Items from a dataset
◆ ◆ ◆ ◆ ◆
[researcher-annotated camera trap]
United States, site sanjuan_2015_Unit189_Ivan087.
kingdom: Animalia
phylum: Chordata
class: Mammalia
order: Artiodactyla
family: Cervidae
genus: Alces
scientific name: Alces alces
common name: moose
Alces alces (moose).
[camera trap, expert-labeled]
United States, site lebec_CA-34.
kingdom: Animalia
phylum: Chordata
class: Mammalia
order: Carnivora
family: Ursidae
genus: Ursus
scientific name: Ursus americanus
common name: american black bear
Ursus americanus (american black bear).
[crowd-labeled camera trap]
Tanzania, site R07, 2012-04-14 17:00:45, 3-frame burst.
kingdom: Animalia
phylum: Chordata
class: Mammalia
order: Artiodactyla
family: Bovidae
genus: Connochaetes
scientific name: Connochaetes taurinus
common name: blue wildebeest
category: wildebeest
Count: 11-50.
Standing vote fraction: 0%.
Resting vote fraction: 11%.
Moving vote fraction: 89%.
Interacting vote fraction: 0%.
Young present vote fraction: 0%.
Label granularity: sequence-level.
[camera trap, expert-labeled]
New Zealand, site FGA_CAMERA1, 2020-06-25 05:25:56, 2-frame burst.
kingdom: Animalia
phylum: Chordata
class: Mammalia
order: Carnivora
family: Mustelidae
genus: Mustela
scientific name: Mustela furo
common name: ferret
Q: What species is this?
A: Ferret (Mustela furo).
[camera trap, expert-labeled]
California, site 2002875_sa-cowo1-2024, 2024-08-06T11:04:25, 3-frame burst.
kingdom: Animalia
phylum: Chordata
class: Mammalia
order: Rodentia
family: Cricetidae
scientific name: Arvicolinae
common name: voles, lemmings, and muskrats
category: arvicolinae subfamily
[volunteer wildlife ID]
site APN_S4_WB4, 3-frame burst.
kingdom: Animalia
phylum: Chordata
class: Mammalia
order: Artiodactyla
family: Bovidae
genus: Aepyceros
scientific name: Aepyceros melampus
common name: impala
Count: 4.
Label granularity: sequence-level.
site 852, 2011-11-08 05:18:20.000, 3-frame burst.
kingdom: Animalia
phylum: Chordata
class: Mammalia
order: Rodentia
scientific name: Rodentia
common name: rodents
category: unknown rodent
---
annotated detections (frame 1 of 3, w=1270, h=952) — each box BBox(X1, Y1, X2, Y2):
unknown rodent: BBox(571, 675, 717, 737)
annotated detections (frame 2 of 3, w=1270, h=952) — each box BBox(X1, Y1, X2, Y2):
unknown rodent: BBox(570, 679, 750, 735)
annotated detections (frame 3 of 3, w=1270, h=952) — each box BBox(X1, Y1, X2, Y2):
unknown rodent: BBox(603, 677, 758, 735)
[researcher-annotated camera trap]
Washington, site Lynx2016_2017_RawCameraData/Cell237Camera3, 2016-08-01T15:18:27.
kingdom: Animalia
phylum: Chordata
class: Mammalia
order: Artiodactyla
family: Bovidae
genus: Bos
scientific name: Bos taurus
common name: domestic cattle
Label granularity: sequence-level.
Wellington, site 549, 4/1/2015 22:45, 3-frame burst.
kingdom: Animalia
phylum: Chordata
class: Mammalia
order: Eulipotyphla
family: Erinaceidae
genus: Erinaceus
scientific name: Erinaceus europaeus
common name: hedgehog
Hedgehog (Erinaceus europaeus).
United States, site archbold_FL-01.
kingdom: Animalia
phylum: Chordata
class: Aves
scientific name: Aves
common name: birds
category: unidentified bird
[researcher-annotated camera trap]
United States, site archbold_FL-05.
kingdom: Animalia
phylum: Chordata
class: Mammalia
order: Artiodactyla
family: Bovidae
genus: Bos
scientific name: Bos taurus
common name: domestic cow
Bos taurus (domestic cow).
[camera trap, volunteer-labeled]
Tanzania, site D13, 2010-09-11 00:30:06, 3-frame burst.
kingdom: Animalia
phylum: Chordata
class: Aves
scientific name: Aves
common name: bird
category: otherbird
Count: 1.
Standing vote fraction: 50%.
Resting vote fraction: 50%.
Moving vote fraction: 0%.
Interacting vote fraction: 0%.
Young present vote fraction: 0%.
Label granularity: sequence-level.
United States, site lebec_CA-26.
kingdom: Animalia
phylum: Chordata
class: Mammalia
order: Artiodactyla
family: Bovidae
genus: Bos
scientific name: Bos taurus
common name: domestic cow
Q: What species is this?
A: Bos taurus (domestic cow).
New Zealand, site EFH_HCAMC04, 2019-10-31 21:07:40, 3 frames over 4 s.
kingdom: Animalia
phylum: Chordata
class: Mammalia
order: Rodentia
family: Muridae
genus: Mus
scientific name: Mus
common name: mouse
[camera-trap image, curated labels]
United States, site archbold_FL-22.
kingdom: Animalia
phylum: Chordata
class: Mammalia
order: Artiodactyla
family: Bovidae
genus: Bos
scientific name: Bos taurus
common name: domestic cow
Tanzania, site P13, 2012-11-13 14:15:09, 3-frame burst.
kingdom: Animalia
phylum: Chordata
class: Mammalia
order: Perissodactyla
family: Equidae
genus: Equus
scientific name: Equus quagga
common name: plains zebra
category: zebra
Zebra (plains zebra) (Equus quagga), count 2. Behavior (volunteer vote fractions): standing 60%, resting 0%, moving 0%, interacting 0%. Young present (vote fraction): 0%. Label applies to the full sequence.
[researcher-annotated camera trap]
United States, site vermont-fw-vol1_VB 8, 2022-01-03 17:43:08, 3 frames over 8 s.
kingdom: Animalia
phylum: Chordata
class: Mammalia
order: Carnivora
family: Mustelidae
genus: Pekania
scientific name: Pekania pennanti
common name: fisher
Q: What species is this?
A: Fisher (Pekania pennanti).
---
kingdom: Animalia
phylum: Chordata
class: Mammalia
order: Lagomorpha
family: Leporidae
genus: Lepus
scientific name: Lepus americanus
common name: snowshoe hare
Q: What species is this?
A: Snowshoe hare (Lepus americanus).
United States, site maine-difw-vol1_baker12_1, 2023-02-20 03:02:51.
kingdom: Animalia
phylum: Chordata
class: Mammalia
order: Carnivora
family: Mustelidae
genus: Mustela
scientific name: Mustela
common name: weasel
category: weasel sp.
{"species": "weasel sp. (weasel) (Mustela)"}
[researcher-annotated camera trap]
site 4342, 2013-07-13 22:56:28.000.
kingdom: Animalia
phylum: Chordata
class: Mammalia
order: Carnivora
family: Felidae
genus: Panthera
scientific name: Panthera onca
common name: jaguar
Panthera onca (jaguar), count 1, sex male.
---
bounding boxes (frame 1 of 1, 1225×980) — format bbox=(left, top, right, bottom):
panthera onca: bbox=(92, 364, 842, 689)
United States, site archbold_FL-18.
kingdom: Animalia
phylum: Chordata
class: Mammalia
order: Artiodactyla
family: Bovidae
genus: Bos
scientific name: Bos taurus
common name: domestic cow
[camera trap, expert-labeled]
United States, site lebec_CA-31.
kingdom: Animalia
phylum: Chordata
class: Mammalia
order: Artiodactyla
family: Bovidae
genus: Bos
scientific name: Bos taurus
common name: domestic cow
◆ ◆ ◆ ◆ ◆
◆ **Assigned task**
Repeat, exactly and in full, the records shown above.

◆ **Task solution**
[researcher-annotated camera trap]
United States, site sanjuan_2015_Unit189_Ivan087.
kingdom: Animalia
phylum: Chordata
class: Mammalia
order: Artiodactyla
family: Cervidae
genus: Alces
scientific name: Alces alces
common name: moose
Alces alces (moose).
[camera trap, expert-labeled]
United States, site lebec_CA-34.
kingdom: Animalia
phylum: Chordata
class: Mammalia
order: Carnivora
family: Ursidae
genus: Ursus
scientific name: Ursus americanus
common name: american black bear
Ursus americanus (american black bear).
[crowd-labeled camera trap]
Tanzania, site R07, 2012-04-14 17:00:45, 3-frame burst.
kingdom: Animalia
phylum: Chordata
class: Mammalia
order: Artiodactyla
family: Bovidae
genus: Connochaetes
scientific name: Connochaetes taurinus
common name: blue wildebeest
category: wildebeest
Count: 11-50.
Standing vote fraction: 0%.
Resting vote fraction: 11%.
Moving vote fraction: 89%.
Interacting vote fraction: 0%.
Young present vote fraction: 0%.
Label granularity: sequence-level.
[camera trap, expert-labeled]
New Zealand, site FGA_CAMERA1, 2020-06-25 05:25:56, 2-frame burst.
kingdom: Animalia
phylum: Chordata
class: Mammalia
order: Carnivora
family: Mustelidae
genus: Mustela
scientific name: Mustela furo
common name: ferret
Q: What species is this?
A: Ferret (Mustela furo).
[camera trap, expert-labeled]
California, site 2002875_sa-cowo1-2024, 2024-08-06T11:04:25, 3-frame burst.
kingdom: Animalia
phylum: Chordata
class: Mammalia
order: Rodentia
family: Cricetidae
scientific name: Arvicolinae
common name: voles, lemmings, and muskrats
category: arvicolinae subfamily
[volunteer wildlife ID]
site APN_S4_WB4, 3-frame burst.
kingdom: Animalia
phylum: Chordata
class: Mammalia
order: Artiodactyla
family: Bovidae
genus: Aepyceros
scientific name: Aepyceros melampus
common name: impala
Count: 4.
Label granularity: sequence-level.
site 852, 2011-11-08 05:18:20.000, 3-frame burst.
kingdom: Animalia
phylum: Chordata
class: Mammalia
order: Rodentia
scientific name: Rodentia
common name: rodents
category: unknown rodent
---
annotated detections (frame 1 of 3, w=1270, h=952) — each box BBox(X1, Y1, X2, Y2):
unknown rodent: BBox(571, 675, 717, 737)
annotated detections (frame 2 of 3, w=1270, h=952) — each box BBox(X1, Y1, X2, Y2):
unknown rodent: BBox(570, 679, 750, 735)
annotated detections (frame 3 of 3, w=1270, h=952) — each box BBox(X1, Y1, X2, Y2):
unknown rodent: BBox(603, 677, 758, 735)
[researcher-annotated camera trap]
Washington, site Lynx2016_2017_RawCameraData/Cell237Camera3, 2016-08-01T15:18:27.
kingdom: Animalia
phylum: Chordata
class: Mammalia
order: Artiodactyla
family: Bovidae
genus: Bos
scientific name: Bos taurus
common name: domestic cattle
Label granularity: sequence-level.
Wellington, site 549, 4/1/2015 22:45, 3-frame burst.
kingdom: Animalia
phylum: Chordata
class: Mammalia
order: Eulipotyphla
family: Erinaceidae
genus: Erinaceus
scientific name: Erinaceus europaeus
common name: hedgehog
Hedgehog (Erinaceus europaeus).
United States, site archbold_FL-01.
kingdom: Animalia
phylum: Chordata
class: Aves
scientific name: Aves
common name: birds
category: unidentified bird
[researcher-annotated camera trap]
United States, site archbold_FL-05.
kingdom: Animalia
phylum: Chordata
class: Mammalia
order: Artiodactyla
family: Bovidae
genus: Bos
scientific name: Bos taurus
common name: domestic cow
Bos taurus (domestic cow).
[camera trap, volunteer-labeled]
Tanzania, site D13, 2010-09-11 00:30:06, 3-frame burst.
kingdom: Animalia
phylum: Chordata
class: Aves
scientific name: Aves
common name: bird
category: otherbird
Count: 1.
Standing vote fraction: 50%.
Resting vote fraction: 50%.
Moving vote fraction: 0%.
Interacting vote fraction: 0%.
Young present vote fraction: 0%.
Label granularity: sequence-level.
United States, site lebec_CA-26.
kingdom: Animalia
phylum: Chordata
class: Mammalia
order: Artiodactyla
family: Bovidae
genus: Bos
scientific name: Bos taurus
common name: domestic cow
Q: What species is this?
A: Bos taurus (domestic cow).
New Zealand, site EFH_HCAMC04, 2019-10-31 21:07:40, 3 frames over 4 s.
kingdom: Animalia
phylum: Chordata
class: Mammalia
order: Rodentia
family: Muridae
genus: Mus
scientific name: Mus
common name: mouse
[camera-trap image, curated labels]
United States, site archbold_FL-22.
kingdom: Animalia
phylum: Chordata
class: Mammalia
order: Artiodactyla
family: Bovidae
genus: Bos
scientific name: Bos taurus
common name: domestic cow
Tanzania, site P13, 2012-11-13 14:15:09, 3-frame burst.
kingdom: Animalia
phylum: Chordata
class: Mammalia
order: Perissodactyla
family: Equidae
genus: Equus
scientific name: Equus quagga
common name: plains zebra
category: zebra
Zebra (plains zebra) (Equus quagga), count 2. Behavior (volunteer vote fractions): standing 60%, resting 0%, moving 0%, interacting 0%. Young present (vote fraction): 0%. Label applies to the full sequence.
[researcher-annotated camera trap]
United States, site vermont-fw-vol1_VB 8, 2022-01-03 17:43:08, 3 frames over 8 s.
kingdom: Animalia
phylum: Chordata
class: Mammalia
order: Carnivora
family: Mustelidae
genus: Pekania
scientific name: Pekania pennanti
common name: fisher
Q: What species is this?
A: Fisher (Pekania pennanti).
---
kingdom: Animalia
phylum: Chordata
class: Mammalia
order: Lagomorpha
family: Leporidae
genus: Lepus
scientific name: Lepus americanus
common name: snowshoe hare
Q: What species is this?
A: Snowshoe hare (Lepus americanus).
United States, site maine-difw-vol1_baker12_1, 2023-02-20 03:02:51.
kingdom: Animalia
phylum: Chordata
class: Mammalia
order: Carnivora
family: Mustelidae
genus: Mustela
scientific name: Mustela
common name: weasel
category: weasel sp.
{"species": "weasel sp. (weasel) (Mustela)"}
[researcher-annotated camera trap]
site 4342, 2013-07-13 22:56:28.000.
kingdom: Animalia
phylum: Chordata
class: Mammalia
order: Carnivora
family: Felidae
genus: Panthera
scientific name: Panthera onca
common name: jaguar
Panthera onca (jaguar), count 1, sex male.
---
bounding boxes (frame 1 of 1, 1225×980) — format bbox=(left, top, right, bottom):
panthera onca: bbox=(92, 364, 842, 689)
United States, site archbold_FL-18.
kingdom: Animalia
phylum: Chordata
class: Mammalia
order: Artiodactyla
family: Bovidae
genus: Bos
scientific name: Bos taurus
common name: domestic cow
[camera trap, expert-labeled]
United States, site lebec_CA-31.
kingdom: Animalia
phylum: Chordata
class: Mammalia
order: Artiodactyla
family: Bovidae
genus: Bos
scientific name: Bos taurus
common name: domestic cow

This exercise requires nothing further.